Unfortunately, the best way that I found to accomplish this is to do exactly what was stated: Check if the item exists in the database using django_model.objects.get
, then update it if it does.
In my settings file, I added the new pipeline:
ITEM_PIPELINES = {
# ...
# Last pipeline, because further changes won't be saved.
'apps.scrapy.pipelines.ItemPersistencePipeline': 999
}
I created some helper methods to handle the work of creating the item model, and creating a new one if necessary:
def item_to_model(item):
model_class = getattr(item, 'django_model')
if not model_class:
raise TypeError("Item is not a `DjangoItem` or is misconfigured")
return item.instance
def get_or_create(model):
model_class = type(model)
created = False
# Normally, we would use `get_or_create`. However, `get_or_create` would
# match all properties of an object (i.e. create a new object
# anytime it changed) rather than update an existing object.
#
# Instead, we do the two steps separately
try:
# We have no unique identifier at the moment; use the name for now.
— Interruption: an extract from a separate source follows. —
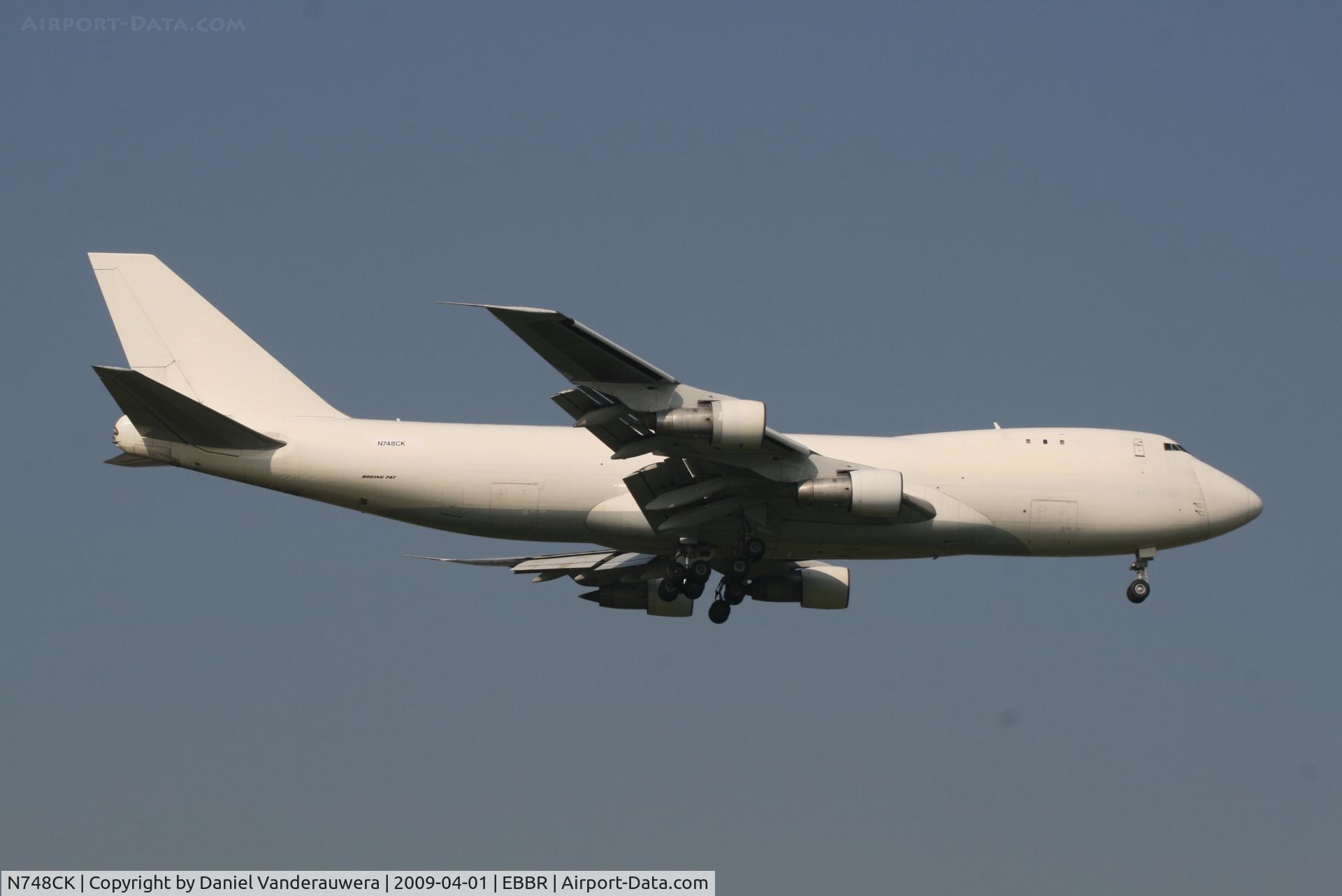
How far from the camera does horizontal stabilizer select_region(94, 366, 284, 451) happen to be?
1197 inches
obj = model_class.objects.get(name=model.name)
except model_class.DoesNotExist:
created = True
obj = model # DjangoItem created a model for us.
return (obj, created)
def update_model(destination, source, commit=True):
pk = destination.pk
source_dict = model_to_dict(source)
for (key, value) in source_dict.items():
setattr(destination, key, value)
setattr(destination, 'pk', pk)
if commit:
destination.save()
return destination
Then, the final pipeline is fairly straightforward:
class ItemPersistencePipeline(object):
def process_item(self, item, spider):
try:
item_model = item_to_model(item)
except TypeError:
return item
model, created = get_or_create(item_model)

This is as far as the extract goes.